Once you've got good volunteers, how can you make sure that they stay? To get the best from volunteers and make sure that they're getting what they want, it's important to understand that each individual volunteer has different motivations and these will change over time.

Staying Power features three organisations that address the issue of motivation very differently. Home Link, a befriending service for families with young children, describes their volunteering roles as heavy duty. Volunteers work independently and don't have the motivation of teamwork. Home Link recognises there are danger points in the life-cycle of a volunteer, when they are more likely to get disillusioned. Staff work particularly hard to keep volunteers involved and feel valued at these times.

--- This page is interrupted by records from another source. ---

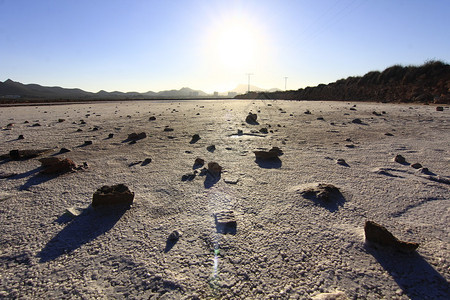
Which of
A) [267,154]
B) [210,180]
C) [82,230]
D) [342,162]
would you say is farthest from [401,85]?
[82,230]

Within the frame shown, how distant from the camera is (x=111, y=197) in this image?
73.8 inches

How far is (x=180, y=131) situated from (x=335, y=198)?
12.4ft

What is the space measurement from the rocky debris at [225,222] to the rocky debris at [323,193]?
0.73 metres

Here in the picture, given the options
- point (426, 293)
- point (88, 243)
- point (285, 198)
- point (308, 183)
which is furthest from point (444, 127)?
point (88, 243)

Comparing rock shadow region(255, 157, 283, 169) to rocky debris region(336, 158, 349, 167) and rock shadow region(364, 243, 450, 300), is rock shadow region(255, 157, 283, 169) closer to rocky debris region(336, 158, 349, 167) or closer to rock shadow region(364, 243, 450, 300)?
rocky debris region(336, 158, 349, 167)

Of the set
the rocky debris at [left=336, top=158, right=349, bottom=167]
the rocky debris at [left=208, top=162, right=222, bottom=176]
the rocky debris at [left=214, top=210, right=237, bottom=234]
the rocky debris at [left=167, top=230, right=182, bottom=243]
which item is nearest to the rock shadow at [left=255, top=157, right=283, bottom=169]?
the rocky debris at [left=208, top=162, right=222, bottom=176]

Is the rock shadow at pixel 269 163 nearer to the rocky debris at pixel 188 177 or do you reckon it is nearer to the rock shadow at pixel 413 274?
the rocky debris at pixel 188 177

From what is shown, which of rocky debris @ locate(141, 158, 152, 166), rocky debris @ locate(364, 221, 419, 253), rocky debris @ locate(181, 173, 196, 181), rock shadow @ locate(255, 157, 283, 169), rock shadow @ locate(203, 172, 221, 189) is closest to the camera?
rocky debris @ locate(364, 221, 419, 253)

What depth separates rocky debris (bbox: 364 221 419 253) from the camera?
4.27 feet

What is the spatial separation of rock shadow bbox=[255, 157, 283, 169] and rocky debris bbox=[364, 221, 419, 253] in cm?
140

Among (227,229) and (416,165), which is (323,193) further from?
(416,165)

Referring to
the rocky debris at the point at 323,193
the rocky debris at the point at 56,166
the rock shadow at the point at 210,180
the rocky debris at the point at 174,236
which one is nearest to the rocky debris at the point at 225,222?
the rocky debris at the point at 174,236

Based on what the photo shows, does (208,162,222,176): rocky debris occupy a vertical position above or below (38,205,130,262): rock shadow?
above

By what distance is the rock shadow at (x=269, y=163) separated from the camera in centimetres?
279
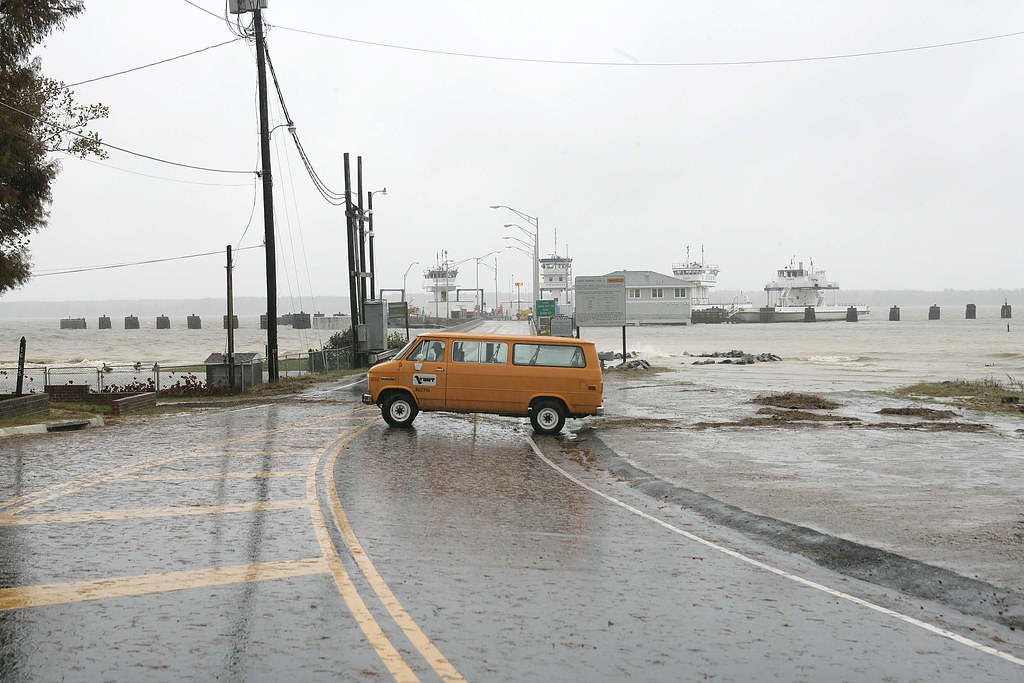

It's also important to encourage volunteers to focus on the process of befriending rather than the results, so they don't get disheartened if there's little change in the clients' circumstances.

Taking part in an event can be really motivating, because it makes people feel part of the bigger picture. Friends of the Earth (FoE) organised a big demonstration at the International Climate Conference in Bonn (Germany) and FoE devised a way of allowing lots of people to contribute. Volunteers built a wooden 'boat', made of planks, on which they'd written messages about the environment. This very visible activity helped to enthuse the volunteers, and other volunteers who couldn't attend also participated by sending in pictures and postcards that were added to the boat sculpture.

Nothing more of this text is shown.